● **GIVEN PASSAGE**
##############################

According to the morphology of the colonies, the positive E. coli isolates showed up as dark pink on MacConkey agar, a metallic green sheen on EMB agar, and purple on Brilliance E. coli/coliform Agar. Additionally, all E. coli isolates were positive for the specific biochemical tests to confirm the isolates. Our research showed that the percentage of pathogenic E. coli in milk samples was 36.3% (29/80) (Table 2). Regarding the seasonal variations, no significant relationship was found between the percentage of pathogenic E. coli and the seasons (Table 2). Although there was an increase in the number of isolates in winter compared to summer, this increase was not statistically significant. Furthermore, molecular screening for a specific E. coli gene showed that all (100%) isolates possessed the uidA gene (Figure 1). PCR confirmation for the presence of Stx1 and Stx2 virulence genes revealed that 27/29 (93.1%) of the isolates had the Stx1 + Stx2 genes together, and all the isolates 100% possessed Stx2 gene (Figures 2 and 3). None of the pathogenic E. coli isolates had the Stx1 gene alone (Table 2).

Table 2: The percentage of pathogenic Escherichia coli in subclinical milk samples during different seasons

Season	No. of samples	No. of STEC isolates	Molecular detection of STEC
Season	No. of samples	No. of STEC isolates	uidA	Stx1	Stx2
Spring	20	6^a	6/6	5/6	6/6
Summer	20	4^a	4/4	3/4	4/4
Autumn	20	9^a	9/9	9/9	9/9
Winter	20	10^a	10/10	10/10	10/10
Total	80	29 (36.3%)	29/29 (100%)	27/29 (93.1%)	29/29 (100%)

Within the same column, frequencies with similar letters are not significantly different (P > 0.05).

Figure 1: Fragment size (bp) of gene sequences: uidA (623), lane M: DNA ladder, lane 1: positive control (E. coli), lane 7: negative control, and lanes 2-6: positive samples.

Figure 2: Fragment size (bp) of gene sequences: Stx1 (347), lane M: DNA ladder, lane 1: positive control (shiga toxin-producing E. coli), lane 7: negative control, and lanes 2-6: positive samples.

Figure 3: Fragment size (bp) of gene sequences: Stx2 (592), lane M: DNA ladder, lane 1: positive control (shiga toxin-producing E. coli), lane 7: negative control, and lanes 2-6: positive samples.

##############################

● **RECORD EXCERPTS**
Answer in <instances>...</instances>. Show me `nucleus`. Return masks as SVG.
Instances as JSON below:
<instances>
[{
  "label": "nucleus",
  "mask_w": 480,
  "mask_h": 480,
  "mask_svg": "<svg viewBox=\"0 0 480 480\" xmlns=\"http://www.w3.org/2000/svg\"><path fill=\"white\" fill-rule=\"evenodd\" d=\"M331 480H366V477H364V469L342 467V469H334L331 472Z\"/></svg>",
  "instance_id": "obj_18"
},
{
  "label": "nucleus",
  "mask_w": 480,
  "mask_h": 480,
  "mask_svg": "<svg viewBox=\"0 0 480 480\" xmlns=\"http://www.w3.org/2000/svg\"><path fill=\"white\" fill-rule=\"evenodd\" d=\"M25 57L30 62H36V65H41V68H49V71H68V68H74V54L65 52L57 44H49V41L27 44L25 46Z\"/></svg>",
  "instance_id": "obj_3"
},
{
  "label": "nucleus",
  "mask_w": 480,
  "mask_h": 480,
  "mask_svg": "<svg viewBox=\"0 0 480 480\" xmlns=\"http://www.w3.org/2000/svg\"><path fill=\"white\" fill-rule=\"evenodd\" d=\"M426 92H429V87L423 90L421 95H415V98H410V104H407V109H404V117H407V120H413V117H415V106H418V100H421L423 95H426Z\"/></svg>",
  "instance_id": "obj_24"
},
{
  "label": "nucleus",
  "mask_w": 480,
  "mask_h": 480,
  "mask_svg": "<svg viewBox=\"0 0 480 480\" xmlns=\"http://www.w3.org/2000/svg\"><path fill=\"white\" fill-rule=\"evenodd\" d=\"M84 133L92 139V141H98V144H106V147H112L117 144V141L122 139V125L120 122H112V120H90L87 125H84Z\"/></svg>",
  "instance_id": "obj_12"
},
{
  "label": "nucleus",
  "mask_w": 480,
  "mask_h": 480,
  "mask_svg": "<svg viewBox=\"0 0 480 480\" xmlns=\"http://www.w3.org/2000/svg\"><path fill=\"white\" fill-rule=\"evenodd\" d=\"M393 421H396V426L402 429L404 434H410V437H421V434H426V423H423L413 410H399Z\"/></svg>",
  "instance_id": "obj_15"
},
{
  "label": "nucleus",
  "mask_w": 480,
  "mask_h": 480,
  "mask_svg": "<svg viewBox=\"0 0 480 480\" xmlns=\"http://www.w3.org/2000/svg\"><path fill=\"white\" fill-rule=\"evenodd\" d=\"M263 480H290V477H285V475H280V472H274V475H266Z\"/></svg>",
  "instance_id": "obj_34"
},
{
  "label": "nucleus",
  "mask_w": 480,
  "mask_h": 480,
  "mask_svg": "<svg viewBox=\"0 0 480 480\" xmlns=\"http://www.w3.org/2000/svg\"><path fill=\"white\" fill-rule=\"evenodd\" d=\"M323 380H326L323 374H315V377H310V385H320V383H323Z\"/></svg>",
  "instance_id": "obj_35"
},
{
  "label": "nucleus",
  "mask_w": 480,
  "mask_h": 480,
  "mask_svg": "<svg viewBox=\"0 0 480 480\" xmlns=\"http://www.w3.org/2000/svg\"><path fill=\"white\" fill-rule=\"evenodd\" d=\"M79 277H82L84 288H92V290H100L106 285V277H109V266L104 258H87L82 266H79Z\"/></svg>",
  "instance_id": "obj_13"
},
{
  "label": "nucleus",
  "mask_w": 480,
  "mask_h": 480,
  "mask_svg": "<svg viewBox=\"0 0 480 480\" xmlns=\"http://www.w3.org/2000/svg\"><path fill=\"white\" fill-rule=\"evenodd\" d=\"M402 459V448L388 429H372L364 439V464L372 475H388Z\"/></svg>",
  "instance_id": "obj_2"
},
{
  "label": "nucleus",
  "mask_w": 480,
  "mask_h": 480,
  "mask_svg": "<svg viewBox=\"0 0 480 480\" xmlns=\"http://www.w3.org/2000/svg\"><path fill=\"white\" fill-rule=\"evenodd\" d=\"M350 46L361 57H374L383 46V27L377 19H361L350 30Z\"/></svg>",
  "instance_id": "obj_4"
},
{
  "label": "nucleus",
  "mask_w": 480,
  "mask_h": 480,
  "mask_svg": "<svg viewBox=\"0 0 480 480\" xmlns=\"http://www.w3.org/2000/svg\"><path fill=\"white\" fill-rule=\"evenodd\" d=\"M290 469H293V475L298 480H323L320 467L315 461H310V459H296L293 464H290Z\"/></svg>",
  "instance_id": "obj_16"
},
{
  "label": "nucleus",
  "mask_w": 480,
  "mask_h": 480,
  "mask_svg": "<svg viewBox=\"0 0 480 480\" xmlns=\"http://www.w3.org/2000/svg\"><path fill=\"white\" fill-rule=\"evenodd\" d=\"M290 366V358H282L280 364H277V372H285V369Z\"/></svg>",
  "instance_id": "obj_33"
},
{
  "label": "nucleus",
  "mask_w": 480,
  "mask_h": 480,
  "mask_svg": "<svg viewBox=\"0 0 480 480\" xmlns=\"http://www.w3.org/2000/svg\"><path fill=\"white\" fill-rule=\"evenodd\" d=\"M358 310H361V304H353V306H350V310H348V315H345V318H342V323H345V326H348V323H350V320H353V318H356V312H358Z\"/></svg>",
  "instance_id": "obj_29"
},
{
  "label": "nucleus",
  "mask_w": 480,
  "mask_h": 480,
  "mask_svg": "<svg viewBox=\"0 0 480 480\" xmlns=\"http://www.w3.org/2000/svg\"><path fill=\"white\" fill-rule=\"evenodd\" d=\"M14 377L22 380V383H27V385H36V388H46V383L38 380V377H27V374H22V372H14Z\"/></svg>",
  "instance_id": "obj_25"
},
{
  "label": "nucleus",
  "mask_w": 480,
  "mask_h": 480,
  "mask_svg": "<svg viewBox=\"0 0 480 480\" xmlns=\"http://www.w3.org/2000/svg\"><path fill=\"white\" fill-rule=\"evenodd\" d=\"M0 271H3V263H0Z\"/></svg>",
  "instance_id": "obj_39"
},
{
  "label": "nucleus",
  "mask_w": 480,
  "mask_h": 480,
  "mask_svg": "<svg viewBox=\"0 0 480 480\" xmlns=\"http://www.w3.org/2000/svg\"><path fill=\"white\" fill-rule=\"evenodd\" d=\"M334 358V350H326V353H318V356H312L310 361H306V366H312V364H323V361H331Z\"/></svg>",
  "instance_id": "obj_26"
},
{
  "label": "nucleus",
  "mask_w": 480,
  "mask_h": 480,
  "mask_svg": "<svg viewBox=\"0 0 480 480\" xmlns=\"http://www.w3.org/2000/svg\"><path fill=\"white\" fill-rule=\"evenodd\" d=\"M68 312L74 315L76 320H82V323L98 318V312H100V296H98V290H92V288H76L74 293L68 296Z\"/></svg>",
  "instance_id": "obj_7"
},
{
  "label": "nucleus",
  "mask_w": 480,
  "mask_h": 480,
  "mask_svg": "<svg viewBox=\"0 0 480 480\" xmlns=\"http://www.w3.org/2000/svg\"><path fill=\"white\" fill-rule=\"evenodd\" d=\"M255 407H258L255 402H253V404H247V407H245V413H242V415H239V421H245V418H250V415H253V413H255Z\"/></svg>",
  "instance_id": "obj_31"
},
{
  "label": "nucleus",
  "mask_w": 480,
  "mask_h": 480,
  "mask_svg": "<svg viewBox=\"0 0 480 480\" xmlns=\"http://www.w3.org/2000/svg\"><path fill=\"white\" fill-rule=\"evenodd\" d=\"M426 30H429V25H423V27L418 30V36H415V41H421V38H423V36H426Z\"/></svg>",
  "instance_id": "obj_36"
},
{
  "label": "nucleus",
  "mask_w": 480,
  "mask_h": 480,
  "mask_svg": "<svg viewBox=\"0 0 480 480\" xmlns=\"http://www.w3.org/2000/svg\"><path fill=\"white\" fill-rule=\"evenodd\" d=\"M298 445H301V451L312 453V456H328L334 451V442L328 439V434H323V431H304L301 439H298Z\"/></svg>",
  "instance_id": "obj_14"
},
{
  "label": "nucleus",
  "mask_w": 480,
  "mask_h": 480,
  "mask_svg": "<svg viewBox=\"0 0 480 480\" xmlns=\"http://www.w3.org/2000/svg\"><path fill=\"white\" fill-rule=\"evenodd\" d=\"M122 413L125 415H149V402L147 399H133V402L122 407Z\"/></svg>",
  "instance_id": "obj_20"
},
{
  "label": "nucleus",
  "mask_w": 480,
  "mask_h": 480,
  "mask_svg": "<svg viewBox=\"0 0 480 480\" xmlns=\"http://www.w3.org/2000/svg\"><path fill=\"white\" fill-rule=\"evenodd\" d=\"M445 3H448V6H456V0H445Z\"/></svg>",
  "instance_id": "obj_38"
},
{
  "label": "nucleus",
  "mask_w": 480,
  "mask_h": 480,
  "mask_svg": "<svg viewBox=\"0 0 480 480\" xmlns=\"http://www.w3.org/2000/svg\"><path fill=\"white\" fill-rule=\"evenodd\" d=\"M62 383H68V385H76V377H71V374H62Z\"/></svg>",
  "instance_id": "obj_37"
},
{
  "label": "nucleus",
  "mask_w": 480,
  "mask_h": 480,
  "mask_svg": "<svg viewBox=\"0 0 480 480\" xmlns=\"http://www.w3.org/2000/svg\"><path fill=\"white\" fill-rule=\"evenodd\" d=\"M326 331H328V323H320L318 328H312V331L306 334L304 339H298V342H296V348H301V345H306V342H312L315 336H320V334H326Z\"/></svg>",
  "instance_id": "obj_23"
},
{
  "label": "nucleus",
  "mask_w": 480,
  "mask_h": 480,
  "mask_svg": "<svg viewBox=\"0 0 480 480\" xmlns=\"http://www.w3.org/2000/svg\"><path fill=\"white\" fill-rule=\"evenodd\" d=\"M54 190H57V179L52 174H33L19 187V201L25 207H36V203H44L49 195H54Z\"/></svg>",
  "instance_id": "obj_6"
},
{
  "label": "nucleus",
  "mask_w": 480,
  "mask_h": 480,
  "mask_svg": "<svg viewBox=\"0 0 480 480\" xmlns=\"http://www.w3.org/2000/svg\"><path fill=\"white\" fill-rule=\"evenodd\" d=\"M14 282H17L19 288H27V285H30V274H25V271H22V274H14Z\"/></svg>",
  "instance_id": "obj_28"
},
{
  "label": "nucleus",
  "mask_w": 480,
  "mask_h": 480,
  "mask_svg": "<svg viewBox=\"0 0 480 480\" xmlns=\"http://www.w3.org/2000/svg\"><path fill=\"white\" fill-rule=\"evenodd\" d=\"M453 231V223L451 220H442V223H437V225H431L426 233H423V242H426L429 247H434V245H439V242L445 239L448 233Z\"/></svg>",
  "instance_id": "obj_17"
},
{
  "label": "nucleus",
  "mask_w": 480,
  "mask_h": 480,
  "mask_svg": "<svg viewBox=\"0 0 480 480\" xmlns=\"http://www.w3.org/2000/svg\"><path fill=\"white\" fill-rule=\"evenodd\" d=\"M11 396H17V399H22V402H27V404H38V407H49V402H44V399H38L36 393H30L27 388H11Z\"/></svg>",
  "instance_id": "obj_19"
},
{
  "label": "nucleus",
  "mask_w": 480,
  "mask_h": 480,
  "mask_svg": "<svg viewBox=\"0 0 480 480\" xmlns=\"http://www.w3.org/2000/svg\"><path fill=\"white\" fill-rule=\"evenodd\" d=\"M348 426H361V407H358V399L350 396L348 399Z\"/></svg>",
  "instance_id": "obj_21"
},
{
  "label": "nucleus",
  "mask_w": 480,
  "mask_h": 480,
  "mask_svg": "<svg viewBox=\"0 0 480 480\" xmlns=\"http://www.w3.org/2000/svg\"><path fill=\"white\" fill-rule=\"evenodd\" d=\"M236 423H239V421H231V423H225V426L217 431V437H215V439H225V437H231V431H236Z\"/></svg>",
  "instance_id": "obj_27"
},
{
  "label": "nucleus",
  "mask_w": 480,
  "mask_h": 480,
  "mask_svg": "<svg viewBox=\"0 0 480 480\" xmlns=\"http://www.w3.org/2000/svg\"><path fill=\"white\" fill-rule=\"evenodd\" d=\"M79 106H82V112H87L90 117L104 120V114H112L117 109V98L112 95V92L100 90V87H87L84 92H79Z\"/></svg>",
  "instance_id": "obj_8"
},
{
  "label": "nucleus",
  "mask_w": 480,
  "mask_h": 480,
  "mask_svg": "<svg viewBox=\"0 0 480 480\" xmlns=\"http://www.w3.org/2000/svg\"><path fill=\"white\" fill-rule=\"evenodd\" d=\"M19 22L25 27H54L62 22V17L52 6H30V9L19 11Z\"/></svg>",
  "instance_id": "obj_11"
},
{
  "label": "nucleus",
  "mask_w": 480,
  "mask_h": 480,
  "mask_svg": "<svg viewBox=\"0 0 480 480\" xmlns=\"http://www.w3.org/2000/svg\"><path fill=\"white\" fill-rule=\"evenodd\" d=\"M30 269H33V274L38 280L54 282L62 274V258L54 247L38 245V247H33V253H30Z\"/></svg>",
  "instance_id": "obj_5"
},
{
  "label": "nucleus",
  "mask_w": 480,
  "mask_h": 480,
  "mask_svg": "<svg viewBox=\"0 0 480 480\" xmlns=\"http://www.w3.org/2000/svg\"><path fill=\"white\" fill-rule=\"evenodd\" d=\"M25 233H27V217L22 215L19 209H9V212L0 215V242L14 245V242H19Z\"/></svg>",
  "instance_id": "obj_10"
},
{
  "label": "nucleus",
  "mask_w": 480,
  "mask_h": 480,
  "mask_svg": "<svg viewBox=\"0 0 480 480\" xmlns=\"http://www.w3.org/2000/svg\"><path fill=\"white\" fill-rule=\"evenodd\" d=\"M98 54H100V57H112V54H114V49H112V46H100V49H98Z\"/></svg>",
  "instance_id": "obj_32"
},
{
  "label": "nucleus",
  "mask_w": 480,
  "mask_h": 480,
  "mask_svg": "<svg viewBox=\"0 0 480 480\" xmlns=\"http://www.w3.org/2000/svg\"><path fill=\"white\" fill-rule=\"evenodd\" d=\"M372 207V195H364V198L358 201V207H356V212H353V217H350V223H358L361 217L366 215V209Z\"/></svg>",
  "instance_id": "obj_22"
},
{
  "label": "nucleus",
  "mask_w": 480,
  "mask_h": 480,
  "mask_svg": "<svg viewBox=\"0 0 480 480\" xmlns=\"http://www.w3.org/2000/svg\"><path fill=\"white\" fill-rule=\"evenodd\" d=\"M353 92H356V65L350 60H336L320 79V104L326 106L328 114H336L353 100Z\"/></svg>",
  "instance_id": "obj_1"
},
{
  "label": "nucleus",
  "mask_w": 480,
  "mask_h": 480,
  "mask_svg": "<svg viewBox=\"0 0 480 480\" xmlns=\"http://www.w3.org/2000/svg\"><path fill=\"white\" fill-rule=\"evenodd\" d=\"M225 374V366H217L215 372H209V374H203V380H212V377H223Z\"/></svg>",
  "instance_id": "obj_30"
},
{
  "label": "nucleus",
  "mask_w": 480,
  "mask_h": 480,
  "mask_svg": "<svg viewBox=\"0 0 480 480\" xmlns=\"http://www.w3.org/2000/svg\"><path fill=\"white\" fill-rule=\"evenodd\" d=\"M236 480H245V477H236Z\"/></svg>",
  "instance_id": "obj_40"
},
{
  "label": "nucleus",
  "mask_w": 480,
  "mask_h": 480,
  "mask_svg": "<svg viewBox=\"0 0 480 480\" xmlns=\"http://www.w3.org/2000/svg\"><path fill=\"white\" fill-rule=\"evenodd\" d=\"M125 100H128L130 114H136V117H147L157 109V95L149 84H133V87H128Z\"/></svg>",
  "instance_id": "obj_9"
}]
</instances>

##############################

● **THINGS TO DO**
1/ Summarize the passage on pathogenic E. coli in milk samples in three sentences.
2/ Write a continuation of the passage on pathogenic E. coli in milk samples, starting after its last sentence.
The records have no connection to the text on E. coli in milk.

● **PER-TASK ANSWERS**
1/ The E. coli isolates were identified by colony appearance on MacConkey, EMB and Brilliance E. coli/coliform agar and confirmed by specific biochemical tests. Pathogenic E. coli was found in 36.3% (29/80) of the milk samples, with no significant relationship to season, although winter yielded more isolates than summer. All isolates carried the uidA and Stx2 genes, 27 of 29 (93.1%) carried Stx1 and Stx2 together, and none carried Stx1 alone.

2/
Discussion

Mastitis has a severe financial impact on dairy farming all over the world. Due to the lack of visible symptoms in cases with subclinical mastitis, this is further emphasized (30). Bovine clinical and subclinical mastitis is attributed to Escherichia coli. In addition to mastitis cases, the STEC strains are commonly isolated from severe human diseases (31,32). Raw milk and unpasteurized dairy products (such as soft white cheese) are frequently consumed in Iraq’s rural areas (33). This emphasizes the possibility that milk with subclinical mastitis could play a role in introducing the bacterium into the human food chain.

Our findings confirmed the isolation of STEC from samples of cow’s milk that appeared normal (subclinical mastitis) in Mosul city. The percentage of STEC was 36.3%, which is not a small percentage and may affect public health. However, the incidence of pathogenic E. coli isolated from subclinical mastitis in bovine was 24.2, 22.6% in the previous research conducted in Iraq (Al-Sulaymaniyah) and Iran, respectively (34,35), which are lower percentage compared to our study. While our results were very close to those of the study conducted in China, the prevalence of E. coli was 34.5% in raw cow’s milk samples (36). In contrast, a much higher incidence 49.8% of pathogenic E. coli was isolated from subclinical mastitis in bovine dairy herds in Egypt (37) and Bangladesh 75% (38).

The high frequency of environmental pathogens (such as E. coli) isolated from subclinical mastitis points to poor management practices and a general lack of farm hygiene and sanitation (39). Subclinical mastitis can be prevented and controlled by either pre- or post-milking udder disinfection or by changes in milking technique, such as utilizing a milking machine (40). Dry cow therapy is essential to control subclinical mastitis since it has been proven to be successful in eradicating existing intramammary infections and preventing the development of new intramammary infections. During the dry period, this therapy usually gives intramammary or systemic antibiotics (41).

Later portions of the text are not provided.